### ASSIGNED TASK
Retype exactly the lines below, starting with the line that contains "Lễ trao bằng" and ending with the last line; leave out any pictures.

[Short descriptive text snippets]
****************************************
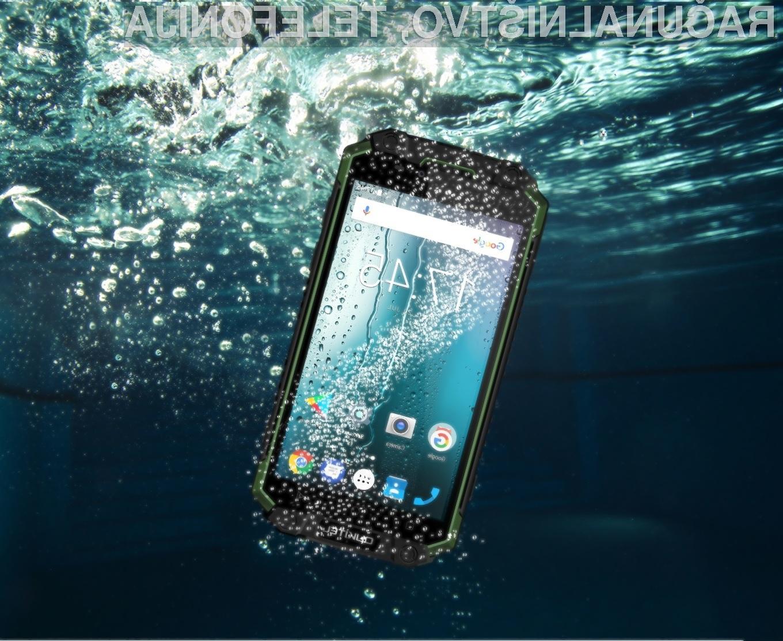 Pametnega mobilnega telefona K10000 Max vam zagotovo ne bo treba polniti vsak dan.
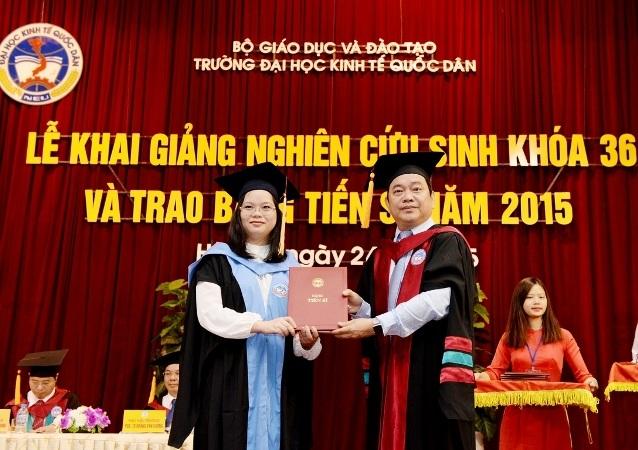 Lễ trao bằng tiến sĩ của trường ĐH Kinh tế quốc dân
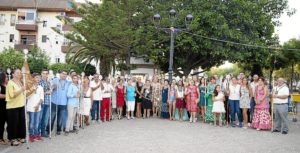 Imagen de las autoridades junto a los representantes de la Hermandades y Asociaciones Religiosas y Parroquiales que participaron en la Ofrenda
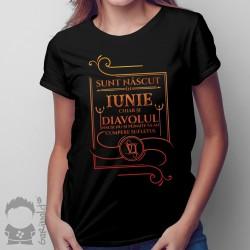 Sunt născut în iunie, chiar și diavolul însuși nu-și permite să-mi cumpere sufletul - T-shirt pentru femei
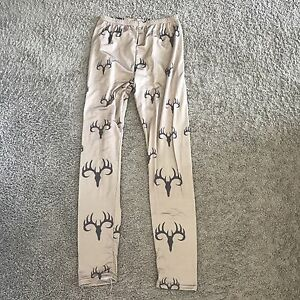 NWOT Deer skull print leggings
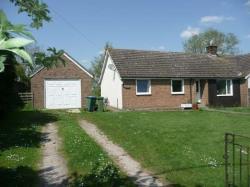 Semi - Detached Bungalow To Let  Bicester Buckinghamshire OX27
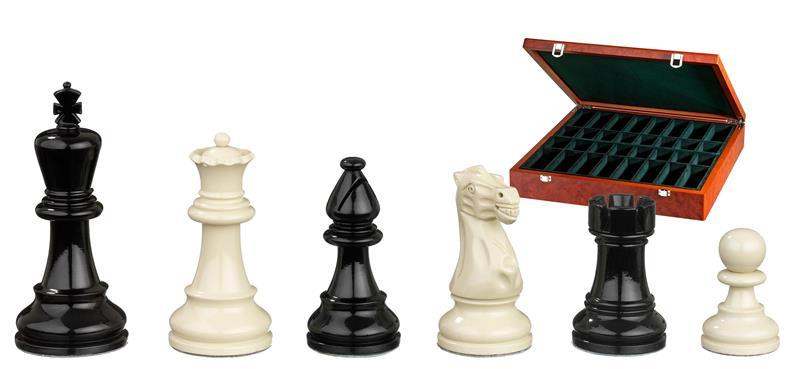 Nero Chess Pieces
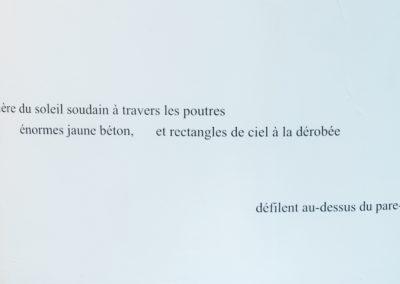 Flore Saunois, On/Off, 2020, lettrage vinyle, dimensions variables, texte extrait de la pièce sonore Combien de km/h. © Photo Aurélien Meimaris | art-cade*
****************************************
### REPLY
 Lễ trao bằng tiến sĩ của trường ĐH Kinh tế quốc dân
 Imagen de las autoridades junto a los representantes de la Hermandades y Asociaciones Religiosas y Parroquiales que participaron en la Ofrenda
 Sunt născut în iunie, chiar și diavolul însuși nu-și permite să-mi cumpere sufletul - T-shirt pentru femei
 NWOT Deer skull print leggings
 Semi - Detached Bungalow To Let  Bicester Buckinghamshire OX27
 Nero Chess Pieces
 Flore Saunois, On/Off, 2020, lettrage vinyle, dimensions variables, texte extrait de la pièce sonore Combien de km/h. © Photo Aurélien Meimaris | art-cade*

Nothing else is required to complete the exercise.